Apparently Gene Roddenberry was inspired to create Star Trek by the Czech sci-fi film Ikarie X-B1. The resemblance is there. Also there is a Czech sci-Fi film with the first known selfie stick.
R.U.R is a fantastic work that unfortunately has been perpetually shrouded in obscurity, despite its outsized popular influence. I highly recommend reading it.
Yes, Slavic languages have similarities. The same could be said for Germanic languages like English and German or Latin languages like Spanish and Portuguese.
That doesn't change the fact that the word "robot" in the meaning of artificial human was first used in R.U.R.
The word 'robota' is also related to the German word 'arbeiter'; both suggesting 'laborer' at the most basic level, and sometimes used as a euphemism for outright slave.
Thus the ironic power of the word's use in the play, the same irony that powers the motto 'Arbeit Macht Frei'.
"Robotnik" is still used in Polish to mean someone who does manual labor and the like. The pejorative "robol" translates as "prole" as in "proletarian".
When Capek created word robot using robotnik as a base, the term was not used for close to 200 years. Czech translation of robotnik in Polish would be delnik.
The cancelled Catholic intellectual E Michael Jones points out that Mary Wollstonecraft Shelley may have been afflicted by guilt over the suicide of Harriet, Percy Shelley's estranged wife. Frankenstein's monster became an object that guilt. Similarly, in Aliens, the monsters represent guilt over growing sexual licence and abortion, he suggests.

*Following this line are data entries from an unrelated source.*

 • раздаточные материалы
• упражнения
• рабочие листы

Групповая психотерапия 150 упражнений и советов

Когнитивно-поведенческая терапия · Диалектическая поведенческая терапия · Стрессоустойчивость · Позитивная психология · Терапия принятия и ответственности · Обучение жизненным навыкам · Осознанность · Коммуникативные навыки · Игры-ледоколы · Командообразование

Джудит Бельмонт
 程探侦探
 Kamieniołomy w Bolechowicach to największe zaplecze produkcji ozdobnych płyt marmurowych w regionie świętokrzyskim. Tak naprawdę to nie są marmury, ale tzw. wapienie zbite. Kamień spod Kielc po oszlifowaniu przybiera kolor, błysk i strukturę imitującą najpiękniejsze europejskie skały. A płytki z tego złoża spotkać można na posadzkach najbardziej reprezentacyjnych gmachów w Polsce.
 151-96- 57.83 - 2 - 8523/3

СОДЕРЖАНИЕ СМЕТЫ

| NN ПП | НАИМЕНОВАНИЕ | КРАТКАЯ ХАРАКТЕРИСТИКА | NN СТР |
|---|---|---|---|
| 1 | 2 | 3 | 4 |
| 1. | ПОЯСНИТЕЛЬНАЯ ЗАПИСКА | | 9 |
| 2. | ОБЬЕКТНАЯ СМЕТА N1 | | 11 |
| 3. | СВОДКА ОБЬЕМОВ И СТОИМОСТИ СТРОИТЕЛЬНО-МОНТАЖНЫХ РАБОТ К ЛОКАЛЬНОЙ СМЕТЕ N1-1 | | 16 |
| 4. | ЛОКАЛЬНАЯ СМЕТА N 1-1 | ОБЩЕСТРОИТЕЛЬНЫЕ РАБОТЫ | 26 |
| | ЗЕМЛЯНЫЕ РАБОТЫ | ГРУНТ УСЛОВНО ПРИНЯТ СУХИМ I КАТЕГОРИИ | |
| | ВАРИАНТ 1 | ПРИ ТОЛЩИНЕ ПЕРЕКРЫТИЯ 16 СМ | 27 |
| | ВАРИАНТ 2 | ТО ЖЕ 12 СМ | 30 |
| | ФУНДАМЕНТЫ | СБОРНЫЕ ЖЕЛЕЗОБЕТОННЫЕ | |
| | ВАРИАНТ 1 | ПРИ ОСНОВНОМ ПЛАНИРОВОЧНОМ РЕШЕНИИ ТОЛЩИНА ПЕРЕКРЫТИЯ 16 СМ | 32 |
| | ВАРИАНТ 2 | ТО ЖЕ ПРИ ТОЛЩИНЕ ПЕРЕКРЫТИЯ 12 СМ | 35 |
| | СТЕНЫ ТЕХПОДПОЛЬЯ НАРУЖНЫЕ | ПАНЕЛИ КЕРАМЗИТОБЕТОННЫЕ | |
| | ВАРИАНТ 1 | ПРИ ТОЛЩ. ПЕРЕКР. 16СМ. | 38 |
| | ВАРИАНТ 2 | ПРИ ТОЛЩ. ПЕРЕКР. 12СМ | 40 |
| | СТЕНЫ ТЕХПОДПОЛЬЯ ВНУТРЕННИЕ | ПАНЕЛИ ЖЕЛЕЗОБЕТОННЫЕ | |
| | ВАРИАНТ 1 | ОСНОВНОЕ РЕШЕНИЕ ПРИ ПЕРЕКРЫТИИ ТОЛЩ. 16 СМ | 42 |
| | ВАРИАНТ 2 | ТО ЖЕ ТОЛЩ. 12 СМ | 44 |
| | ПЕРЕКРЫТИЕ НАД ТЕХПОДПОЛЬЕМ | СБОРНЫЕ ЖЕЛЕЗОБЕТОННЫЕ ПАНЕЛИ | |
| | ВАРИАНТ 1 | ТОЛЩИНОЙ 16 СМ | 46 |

If true this sort of thing may explain why the monsters are typically extremely powerful, can break through steel doors, etc. One cannot escape from them just as one cannot escape from a guilty conscience.
So our ideas about robots may say more about us than about robots. It would be a shame if psychological baggage were to hamper the development of artificial general intelligence (AGI). It would mean that science fiction has primed us to reject the sub-creation of life merely because we project easily onto anything that resembles ourselves: even before it has come into existence.